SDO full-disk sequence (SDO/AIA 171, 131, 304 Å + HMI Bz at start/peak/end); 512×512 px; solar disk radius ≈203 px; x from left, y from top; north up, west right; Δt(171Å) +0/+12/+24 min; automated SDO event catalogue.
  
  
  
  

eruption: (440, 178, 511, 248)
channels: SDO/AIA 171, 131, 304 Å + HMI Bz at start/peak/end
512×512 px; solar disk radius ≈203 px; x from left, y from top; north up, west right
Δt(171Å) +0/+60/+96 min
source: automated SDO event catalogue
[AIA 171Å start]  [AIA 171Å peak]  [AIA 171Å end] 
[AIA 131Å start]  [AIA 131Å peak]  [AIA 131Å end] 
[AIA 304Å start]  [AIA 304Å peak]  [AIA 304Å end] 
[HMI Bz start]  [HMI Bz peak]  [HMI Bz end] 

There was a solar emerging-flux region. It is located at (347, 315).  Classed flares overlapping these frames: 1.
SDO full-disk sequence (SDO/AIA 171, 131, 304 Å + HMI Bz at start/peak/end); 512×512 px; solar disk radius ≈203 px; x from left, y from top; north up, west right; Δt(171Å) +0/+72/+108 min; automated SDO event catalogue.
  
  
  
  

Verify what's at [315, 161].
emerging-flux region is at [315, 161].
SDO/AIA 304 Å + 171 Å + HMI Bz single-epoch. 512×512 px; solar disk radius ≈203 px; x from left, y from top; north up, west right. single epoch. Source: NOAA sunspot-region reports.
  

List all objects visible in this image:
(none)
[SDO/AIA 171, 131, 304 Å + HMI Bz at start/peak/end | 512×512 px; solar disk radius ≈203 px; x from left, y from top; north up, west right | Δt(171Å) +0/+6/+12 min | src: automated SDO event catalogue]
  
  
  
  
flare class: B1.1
○ ○ ○ ○ ○ ○ ○
### SOLICITUD
Repite sin ningún cambio todas las líneas de arriba, desde la primera hasta la última.

### RESPUESTA ESCRITA
SDO full-disk sequence (SDO/AIA 171, 131, 304 Å + HMI Bz at start/peak/end); 512×512 px; solar disk radius ≈203 px; x from left, y from top; north up, west right; Δt(171Å) +0/+12/+24 min; automated SDO event catalogue.
  
  
  
  

eruption: (440, 178, 511, 248)
channels: SDO/AIA 171, 131, 304 Å + HMI Bz at start/peak/end
512×512 px; solar disk radius ≈203 px; x from left, y from top; north up, west right
Δt(171Å) +0/+60/+96 min
source: automated SDO event catalogue
[AIA 171Å start]  [AIA 171Å peak]  [AIA 171Å end] 
[AIA 131Å start]  [AIA 131Å peak]  [AIA 131Å end] 
[AIA 304Å start]  [AIA 304Å peak]  [AIA 304Å end] 
[HMI Bz start]  [HMI Bz peak]  [HMI Bz end] 

There was a solar emerging-flux region. It is located at (347, 315).  Classed flares overlapping these frames: 1.
SDO full-disk sequence (SDO/AIA 171, 131, 304 Å + HMI Bz at start/peak/end); 512×512 px; solar disk radius ≈203 px; x from left, y from top; north up, west right; Δt(171Å) +0/+72/+108 min; automated SDO event catalogue.
  
  
  
  

Verify what's at [315, 161].
emerging-flux region is at [315, 161].
SDO/AIA 304 Å + 171 Å + HMI Bz single-epoch. 512×512 px; solar disk radius ≈203 px; x from left, y from top; north up, west right. single epoch. Source: NOAA sunspot-region reports.
  

List all objects visible in this image:
(none)
[SDO/AIA 171, 131, 304 Å + HMI Bz at start/peak/end | 512×512 px; solar disk radius ≈203 px; x from left, y from top; north up, west right | Δt(171Å) +0/+6/+12 min | src: automated SDO event catalogue]
  
  
  
  
flare class: B1.1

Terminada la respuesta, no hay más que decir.